Ce populisme positif n’est pas mort mais il faut en finir avec une vision désenchantée et revisiter l’école de Francfort (Horkheimer, Adorno, Fromm, Benjamin), les situationnistes (Debord, Vaneigem), mais aussi Lefebvre, Clouscard et, bien sûr, Castoriadis… Ce n’est qu’à ce prix que nous pourrons rompre avec la logique du ressentiment et de la haine et être fidèles à l’appel d’Arthur Rimbaud invitant au XIXe siècle à redevenir des voyants, car existe la même urgence à rendre visible l’invisible, c’est-à-dire pas seulement les gens de peu individuellement mais leur mode de vie. Parler de cultures populaires ne suppose en rien de céder à un quelconque angélisme ou essentialisme, les gens de peu peuvent se conduire comme des salauds mais ils constituent néanmoins des réservoirs d’autres modes de vie, comme le pensaient déjà Paul Lafargue, Ivan Illich, André Gorz… On doit à Jacques Rancière d’avoir initié la réflexion sur l’importance de l’autodéfinition dans le passage de la classe en soi à la classe pour soi. Il montre que qui part de l’inégalité est certain de la retrouver à l’arrivée, c’est pourquoi il faut partir de l’égalité, de ce minimum d’égalité déjà existant et travailler à l’élargir indéfiniment.

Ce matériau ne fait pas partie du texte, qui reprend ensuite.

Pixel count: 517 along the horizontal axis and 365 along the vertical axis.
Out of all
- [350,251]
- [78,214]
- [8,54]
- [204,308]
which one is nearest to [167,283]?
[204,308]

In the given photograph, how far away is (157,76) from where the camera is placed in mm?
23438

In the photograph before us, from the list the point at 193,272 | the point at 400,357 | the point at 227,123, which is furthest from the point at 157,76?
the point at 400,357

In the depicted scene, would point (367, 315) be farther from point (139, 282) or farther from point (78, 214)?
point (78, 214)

Traduction : l’agenda des gauches ne doit pas tant être 2022 que 2020, il s’agit d’inventer un écosocialisme (écommunisme) municipal capable de regagner le peuple qui s’abstient, plutôt que de croire pouvoir mener un blitzkrieg électoral en direction des électeurs du RN. Pour construire une majorité, réaliser des alliances, notre dissensus est dans cet acte positif et non pas dans une addition de révoltes.

Quel Projet pour refonder la gauche? Populisme de gauche ou ... partir de l'égalité - par Paul Ariès (L'Humanité, 10 septembre 2019)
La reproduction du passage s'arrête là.